Stored items:
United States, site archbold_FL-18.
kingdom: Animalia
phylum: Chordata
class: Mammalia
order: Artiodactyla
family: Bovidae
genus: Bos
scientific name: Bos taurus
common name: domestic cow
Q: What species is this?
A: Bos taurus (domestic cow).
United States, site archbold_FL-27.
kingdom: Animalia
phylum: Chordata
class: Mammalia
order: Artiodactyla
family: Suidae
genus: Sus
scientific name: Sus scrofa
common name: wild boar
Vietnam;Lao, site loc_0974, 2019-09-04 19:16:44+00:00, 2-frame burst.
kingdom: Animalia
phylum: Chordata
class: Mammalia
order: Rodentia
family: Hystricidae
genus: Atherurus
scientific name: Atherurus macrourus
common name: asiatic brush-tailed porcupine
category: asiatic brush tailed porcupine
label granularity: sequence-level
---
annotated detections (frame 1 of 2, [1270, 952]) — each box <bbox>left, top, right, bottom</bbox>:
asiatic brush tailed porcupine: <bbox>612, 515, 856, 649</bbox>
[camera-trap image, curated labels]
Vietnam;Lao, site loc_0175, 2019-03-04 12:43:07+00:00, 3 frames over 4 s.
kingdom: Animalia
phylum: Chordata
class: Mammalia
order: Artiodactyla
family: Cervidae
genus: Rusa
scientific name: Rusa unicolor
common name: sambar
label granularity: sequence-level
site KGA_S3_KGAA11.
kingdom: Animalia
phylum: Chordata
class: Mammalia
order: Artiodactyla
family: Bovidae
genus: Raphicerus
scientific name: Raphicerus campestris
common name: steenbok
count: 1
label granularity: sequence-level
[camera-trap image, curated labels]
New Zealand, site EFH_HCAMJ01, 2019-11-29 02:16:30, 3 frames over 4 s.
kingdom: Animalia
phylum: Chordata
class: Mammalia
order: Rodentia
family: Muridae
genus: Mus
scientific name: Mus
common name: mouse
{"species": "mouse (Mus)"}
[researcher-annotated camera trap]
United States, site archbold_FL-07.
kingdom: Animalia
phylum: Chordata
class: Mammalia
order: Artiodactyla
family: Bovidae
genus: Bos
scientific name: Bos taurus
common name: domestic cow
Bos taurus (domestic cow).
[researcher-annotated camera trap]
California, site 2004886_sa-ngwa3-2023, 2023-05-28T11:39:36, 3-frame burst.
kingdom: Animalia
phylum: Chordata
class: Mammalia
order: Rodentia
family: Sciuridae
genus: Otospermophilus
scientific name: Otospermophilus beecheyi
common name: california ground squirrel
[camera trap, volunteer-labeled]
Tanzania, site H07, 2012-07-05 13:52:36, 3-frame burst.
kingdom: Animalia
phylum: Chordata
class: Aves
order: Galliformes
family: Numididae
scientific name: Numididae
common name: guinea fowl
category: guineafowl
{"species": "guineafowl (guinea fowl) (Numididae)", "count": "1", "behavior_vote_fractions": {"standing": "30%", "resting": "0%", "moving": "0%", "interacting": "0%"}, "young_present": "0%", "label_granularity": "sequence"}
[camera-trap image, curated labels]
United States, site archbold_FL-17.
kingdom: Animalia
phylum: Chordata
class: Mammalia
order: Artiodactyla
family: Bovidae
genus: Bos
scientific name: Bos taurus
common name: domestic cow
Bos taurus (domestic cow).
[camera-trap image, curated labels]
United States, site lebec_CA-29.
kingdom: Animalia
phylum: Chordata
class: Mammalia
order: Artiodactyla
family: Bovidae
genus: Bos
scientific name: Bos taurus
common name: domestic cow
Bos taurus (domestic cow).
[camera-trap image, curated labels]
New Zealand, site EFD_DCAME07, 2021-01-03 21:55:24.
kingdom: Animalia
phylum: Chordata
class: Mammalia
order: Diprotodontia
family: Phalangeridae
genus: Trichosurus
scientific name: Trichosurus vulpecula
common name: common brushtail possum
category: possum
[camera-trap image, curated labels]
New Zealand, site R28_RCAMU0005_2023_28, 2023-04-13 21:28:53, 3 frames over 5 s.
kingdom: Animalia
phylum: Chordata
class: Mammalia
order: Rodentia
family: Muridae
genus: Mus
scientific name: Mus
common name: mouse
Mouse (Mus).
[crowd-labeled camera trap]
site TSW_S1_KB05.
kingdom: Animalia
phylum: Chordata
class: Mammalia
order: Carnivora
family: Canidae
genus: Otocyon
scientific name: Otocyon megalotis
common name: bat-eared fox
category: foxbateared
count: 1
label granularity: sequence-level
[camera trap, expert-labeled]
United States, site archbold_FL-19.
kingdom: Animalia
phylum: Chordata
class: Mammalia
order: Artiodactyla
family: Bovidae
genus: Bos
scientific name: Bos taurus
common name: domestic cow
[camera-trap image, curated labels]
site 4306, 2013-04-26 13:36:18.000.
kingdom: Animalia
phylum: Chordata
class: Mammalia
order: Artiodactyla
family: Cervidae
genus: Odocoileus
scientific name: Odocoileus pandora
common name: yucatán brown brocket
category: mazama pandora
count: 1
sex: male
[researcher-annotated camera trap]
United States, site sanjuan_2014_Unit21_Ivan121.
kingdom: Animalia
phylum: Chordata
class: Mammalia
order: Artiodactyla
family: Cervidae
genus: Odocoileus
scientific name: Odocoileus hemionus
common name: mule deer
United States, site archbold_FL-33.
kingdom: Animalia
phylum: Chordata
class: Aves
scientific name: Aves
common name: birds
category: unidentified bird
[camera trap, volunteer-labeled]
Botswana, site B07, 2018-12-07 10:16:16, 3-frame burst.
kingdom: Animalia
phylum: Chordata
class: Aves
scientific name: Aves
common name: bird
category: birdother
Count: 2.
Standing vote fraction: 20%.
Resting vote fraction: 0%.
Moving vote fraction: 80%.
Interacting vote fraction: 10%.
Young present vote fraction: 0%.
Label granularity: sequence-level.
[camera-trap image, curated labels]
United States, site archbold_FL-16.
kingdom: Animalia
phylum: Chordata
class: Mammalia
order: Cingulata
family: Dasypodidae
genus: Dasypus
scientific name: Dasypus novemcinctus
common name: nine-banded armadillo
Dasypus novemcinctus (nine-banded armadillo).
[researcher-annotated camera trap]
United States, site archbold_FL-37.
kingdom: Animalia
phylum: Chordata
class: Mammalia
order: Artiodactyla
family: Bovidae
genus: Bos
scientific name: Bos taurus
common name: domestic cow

* What to produce *
Your response must contain all of the records, copied exactly.

* Solution to the exercise *
United States, site archbold_FL-18.
kingdom: Animalia
phylum: Chordata
class: Mammalia
order: Artiodactyla
family: Bovidae
genus: Bos
scientific name: Bos taurus
common name: domestic cow
Q: What species is this?
A: Bos taurus (domestic cow).
United States, site archbold_FL-27.
kingdom: Animalia
phylum: Chordata
class: Mammalia
order: Artiodactyla
family: Suidae
genus: Sus
scientific name: Sus scrofa
common name: wild boar
Vietnam;Lao, site loc_0974, 2019-09-04 19:16:44+00:00, 2-frame burst.
kingdom: Animalia
phylum: Chordata
class: Mammalia
order: Rodentia
family: Hystricidae
genus: Atherurus
scientific name: Atherurus macrourus
common name: asiatic brush-tailed porcupine
category: asiatic brush tailed porcupine
label granularity: sequence-level
---
annotated detections (frame 1 of 2, [1270, 952]) — each box <bbox>left, top, right, bottom</bbox>:
asiatic brush tailed porcupine: <bbox>612, 515, 856, 649</bbox>
[camera-trap image, curated labels]
Vietnam;Lao, site loc_0175, 2019-03-04 12:43:07+00:00, 3 frames over 4 s.
kingdom: Animalia
phylum: Chordata
class: Mammalia
order: Artiodactyla
family: Cervidae
genus: Rusa
scientific name: Rusa unicolor
common name: sambar
label granularity: sequence-level
site KGA_S3_KGAA11.
kingdom: Animalia
phylum: Chordata
class: Mammalia
order: Artiodactyla
family: Bovidae
genus: Raphicerus
scientific name: Raphicerus campestris
common name: steenbok
count: 1
label granularity: sequence-level
[camera-trap image, curated labels]
New Zealand, site EFH_HCAMJ01, 2019-11-29 02:16:30, 3 frames over 4 s.
kingdom: Animalia
phylum: Chordata
class: Mammalia
order: Rodentia
family: Muridae
genus: Mus
scientific name: Mus
common name: mouse
{"species": "mouse (Mus)"}
[researcher-annotated camera trap]
United States, site archbold_FL-07.
kingdom: Animalia
phylum: Chordata
class: Mammalia
order: Artiodactyla
family: Bovidae
genus: Bos
scientific name: Bos taurus
common name: domestic cow
Bos taurus (domestic cow).
[researcher-annotated camera trap]
California, site 2004886_sa-ngwa3-2023, 2023-05-28T11:39:36, 3-frame burst.
kingdom: Animalia
phylum: Chordata
class: Mammalia
order: Rodentia
family: Sciuridae
genus: Otospermophilus
scientific name: Otospermophilus beecheyi
common name: california ground squirrel
[camera trap, volunteer-labeled]
Tanzania, site H07, 2012-07-05 13:52:36, 3-frame burst.
kingdom: Animalia
phylum: Chordata
class: Aves
order: Galliformes
family: Numididae
scientific name: Numididae
common name: guinea fowl
category: guineafowl
{"species": "guineafowl (guinea fowl) (Numididae)", "count": "1", "behavior_vote_fractions": {"standing": "30%", "resting": "0%", "moving": "0%", "interacting": "0%"}, "young_present": "0%", "label_granularity": "sequence"}
[camera-trap image, curated labels]
United States, site archbold_FL-17.
kingdom: Animalia
phylum: Chordata
class: Mammalia
order: Artiodactyla
family: Bovidae
genus: Bos
scientific name: Bos taurus
common name: domestic cow
Bos taurus (domestic cow).
[camera-trap image, curated labels]
United States, site lebec_CA-29.
kingdom: Animalia
phylum: Chordata
class: Mammalia
order: Artiodactyla
family: Bovidae
genus: Bos
scientific name: Bos taurus
common name: domestic cow
Bos taurus (domestic cow).
[camera-trap image, curated labels]
New Zealand, site EFD_DCAME07, 2021-01-03 21:55:24.
kingdom: Animalia
phylum: Chordata
class: Mammalia
order: Diprotodontia
family: Phalangeridae
genus: Trichosurus
scientific name: Trichosurus vulpecula
common name: common brushtail possum
category: possum
[camera-trap image, curated labels]
New Zealand, site R28_RCAMU0005_2023_28, 2023-04-13 21:28:53, 3 frames over 5 s.
kingdom: Animalia
phylum: Chordata
class: Mammalia
order: Rodentia
family: Muridae
genus: Mus
scientific name: Mus
common name: mouse
Mouse (Mus).
[crowd-labeled camera trap]
site TSW_S1_KB05.
kingdom: Animalia
phylum: Chordata
class: Mammalia
order: Carnivora
family: Canidae
genus: Otocyon
scientific name: Otocyon megalotis
common name: bat-eared fox
category: foxbateared
count: 1
label granularity: sequence-level
[camera trap, expert-labeled]
United States, site archbold_FL-19.
kingdom: Animalia
phylum: Chordata
class: Mammalia
order: Artiodactyla
family: Bovidae
genus: Bos
scientific name: Bos taurus
common name: domestic cow
[camera-trap image, curated labels]
site 4306, 2013-04-26 13:36:18.000.
kingdom: Animalia
phylum: Chordata
class: Mammalia
order: Artiodactyla
family: Cervidae
genus: Odocoileus
scientific name: Odocoileus pandora
common name: yucatán brown brocket
category: mazama pandora
count: 1
sex: male
[researcher-annotated camera trap]
United States, site sanjuan_2014_Unit21_Ivan121.
kingdom: Animalia
phylum: Chordata
class: Mammalia
order: Artiodactyla
family: Cervidae
genus: Odocoileus
scientific name: Odocoileus hemionus
common name: mule deer
United States, site archbold_FL-33.
kingdom: Animalia
phylum: Chordata
class: Aves
scientific name: Aves
common name: birds
category: unidentified bird
[camera trap, volunteer-labeled]
Botswana, site B07, 2018-12-07 10:16:16, 3-frame burst.
kingdom: Animalia
phylum: Chordata
class: Aves
scientific name: Aves
common name: bird
category: birdother
Count: 2.
Standing vote fraction: 20%.
Resting vote fraction: 0%.
Moving vote fraction: 80%.
Interacting vote fraction: 10%.
Young present vote fraction: 0%.
Label granularity: sequence-level.
[camera-trap image, curated labels]
United States, site archbold_FL-16.
kingdom: Animalia
phylum: Chordata
class: Mammalia
order: Cingulata
family: Dasypodidae
genus: Dasypus
scientific name: Dasypus novemcinctus
common name: nine-banded armadillo
Dasypus novemcinctus (nine-banded armadillo).
[researcher-annotated camera trap]
United States, site archbold_FL-37.
kingdom: Animalia
phylum: Chordata
class: Mammalia
order: Artiodactyla
family: Bovidae
genus: Bos
scientific name: Bos taurus
common name: domestic cow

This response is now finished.